Wir haben eine Verpflichtung den jüdischen Menschen gegenüber, aber keine Verpflichtung gegenüber einer Regierung, die vor den Augen der gesamten Welt einen Genozid versucht. Wir müssen jüdische Menschen vor Diskriminierung und Bedrohung schützen. Unsere historische Verantwortung gebietet uns das. Daran und an unserem Bewusstsein für die Situation der jüdischen Gemeinschaft ändert dieser Beschluss nicht das Geringste.
Die simple Tatsache der Kriegsverbrechen und Völkerrechtsverstöße der israelischen Regierung muss sagbar bleiben, ebenso wie jede weitere Kritik im Rahmen dessen, wie es sie auch für andere Staaten dieser Welt gibt.

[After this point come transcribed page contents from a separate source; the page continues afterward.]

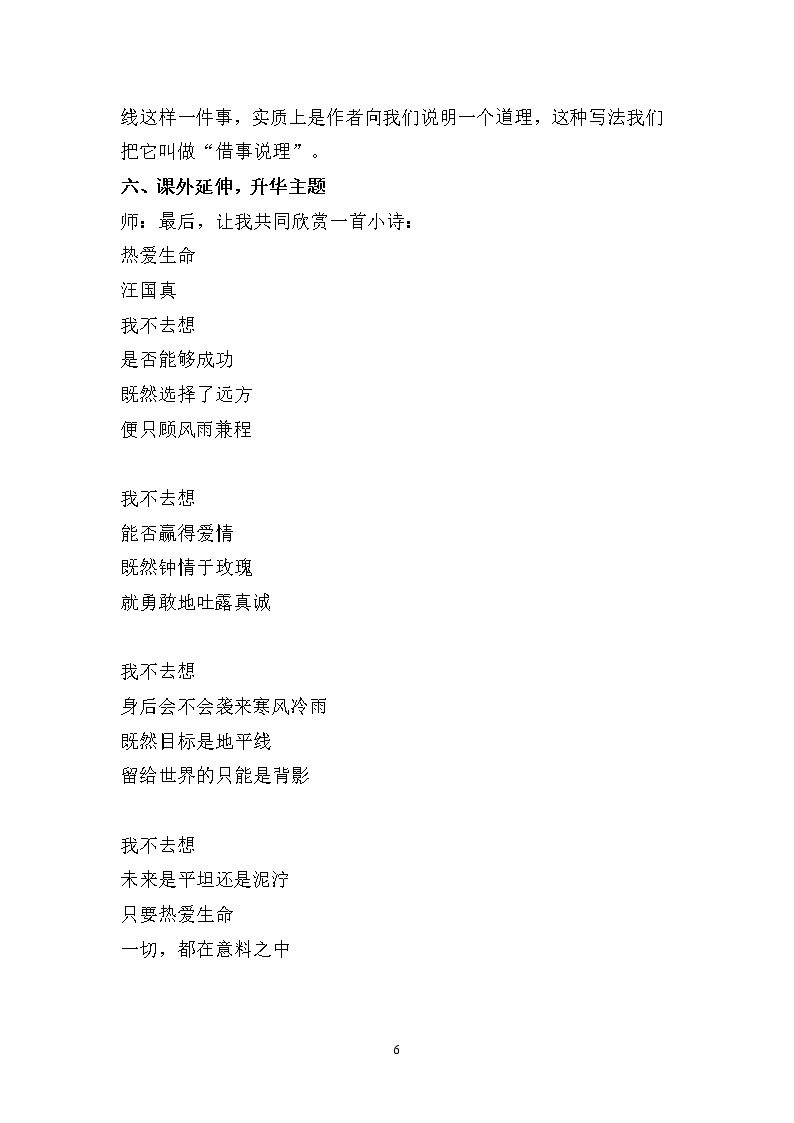 线这样一件事，实质上是作者向我们说明一个道理，这种写法我们把它叫做“借事说理”。

六、课外延伸，升华主题

师：最后，让我共同欣赏一首小诗：

热爱生命
汪国真
我不去想
是否能够成功
既然选择了远方
便只顾风雨兼程

我不去想
能否赢得爱情
既然钟情于玫瑰
就勇敢地吐露真诚

我不去想
身后会不会袭来寒风冷雨
既然目标是地平线
留给世界的只能是背影

我不去想
未来是平坦还是泥泞
只要热爱生命
一切，都在意料之中

6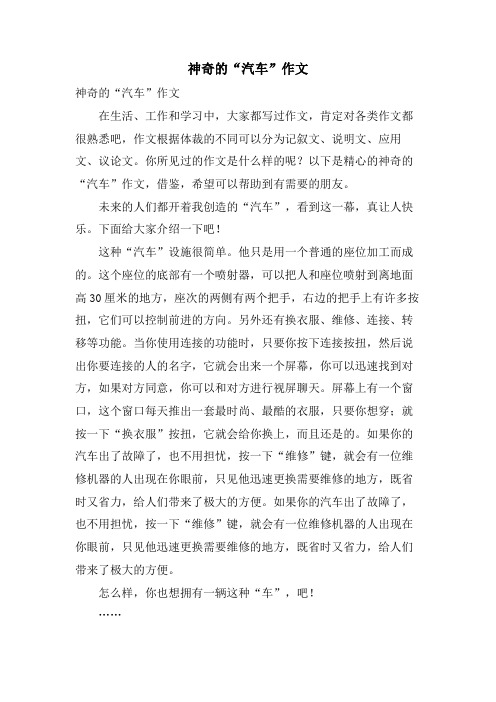 神奇的“汽车”作文

神奇的“汽车”作文

在生活、工作和学习中，大家都写过作文，肯定对各类作文都很熟悉吧，作文根据体裁的不同可以分为记叙文、说明文、应用文、议论文。你所见过的作文是什么样的呢？以下是精心的神奇的“汽车”作文，借鉴，希望可以帮助到有需要的朋友。

未来的人们都开着我创造的“汽车”，看到这一幕，真让人快乐。下面给大家介绍一下吧！

这种“汽车”设施很简单。他只是用一个普通的座位加工而成的。这个座位的底部有一个喷射器，可以把人和座位喷射到离地面高30厘米的地方，座次的两侧有两个把手，右边的把手上有许多按扭，它们可以控制前进的方向。另外还有换衣服、维修、连接、转移等功能。当你使用连接的功能时，只要你按下连接按扭，然后说出你要连接的人的名字，它就会出来一个屏幕，你可以迅速找到对方，如果对方同意，你可以和对方进行视屏聊天。屏幕上有一个窗口，这个窗口每天推出一套最时尚、最酷的衣服，只要你想穿；就按一下“换衣服”按扭，它就会给你换上，而且还是的。如果你的汽车出了故障了，也不用担忧，按一下“维修”键，就会有一位维修机器的人出现在你眼前，只见他迅速更换需要维修的地方，既省时又省力，给人们带来了极大的方便。如果你的汽车出了故障了，也不用担忧，按一下“维修”键，就会有一位维修机器的人出现在你眼前，只见他迅速更换需要维修的地方，既省时又省力，给人们带来了极大的方便。

怎么样，你也想拥有一辆这种“车”，吧！

……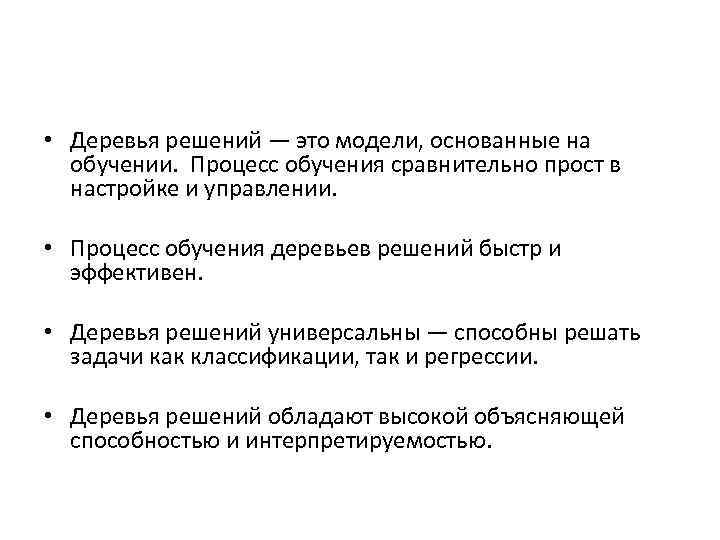 • Деревья решений — это модели, основанные на обучении. Процесс обучения сравнительно прост в настройке и управлении.

• Процесс обучения деревьев решений быстр и эффективен.

• Деревья решений универсальны — способны решать задачи как классификации, так и регрессии.

• Деревья решений обладают высокой объясняющей способностью и интерпретируемостью.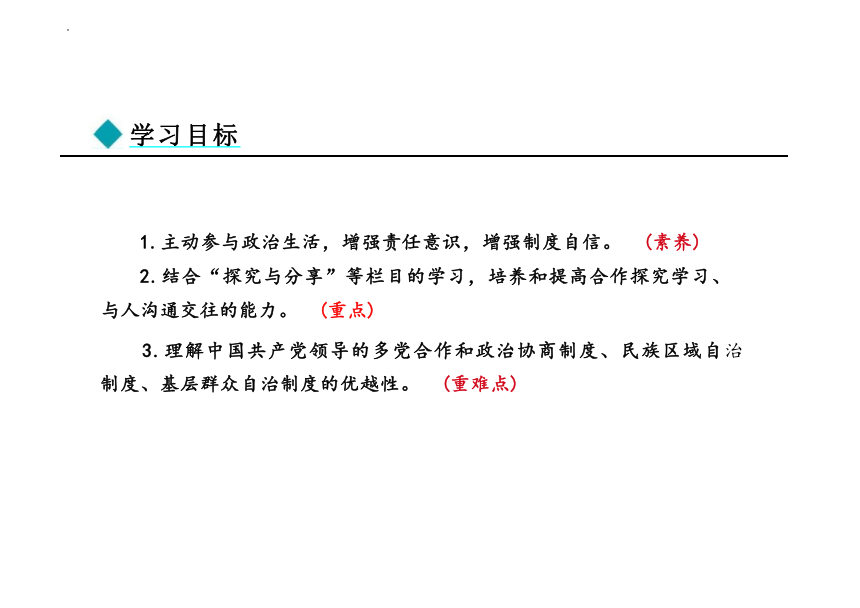 学习目标

1. 主动参与政治生活，增强责任意识，增强制度自信。 （素养）

2. 结合“探究与分享”等栏目的学习，培养和提高合作探究学习、与人沟通交往的能力。 （重点）

3. 理解中国共产党领导的多党合作和政治协商制度、民族区域自治制度、基层群众自治制度的优越性。 （重难点）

In den Augen mancher Menschen mag mich dieser Beitrag zur Antisemitin machen, dessen bin ich mir bewusst. Immerhin habe ich nach dem Maßstab der IHRA gerade bewusst antisemitisch gehandelt. Doch wären nach der IHRA-Definition auch Esther Bejarano, Hannah Arendt, Eva Illouz und sehr viele weitere jüdische Menschen, die sich pro Palästina äußern oder gegen die israelische Regierung stellen ebenfalls lupenrein antisemitisch. Ich möchte mich übrigens nicht mit diesen Menschen vergleichen, nur um das deutlich zu machen.
Letztlich müssen sich die Menschen, die der IHRA-Definition folgen, selbst die Frage beantworten, ob die Gleichsetzung aller jüdischen Menschen mit dem Staat Israel nicht antisemitisch ist. Ebenso muss die Frage erlaubt sein, ob es eine legitime Handlung darstellt, jüdische Menschen als Verräter*innen und antisemitisch zu brandmarken, sie in bessere und schlechtere jüdische Menschen zu unterteilen oder ihnen den Mund zu verbieten, wenn sie den israelischen Staat kritisieren?
Wir haben als Partei eine Antwort auf diese Fragen gefunden. Es ist eine Antwort, die ich guten Gewissens unterstütze.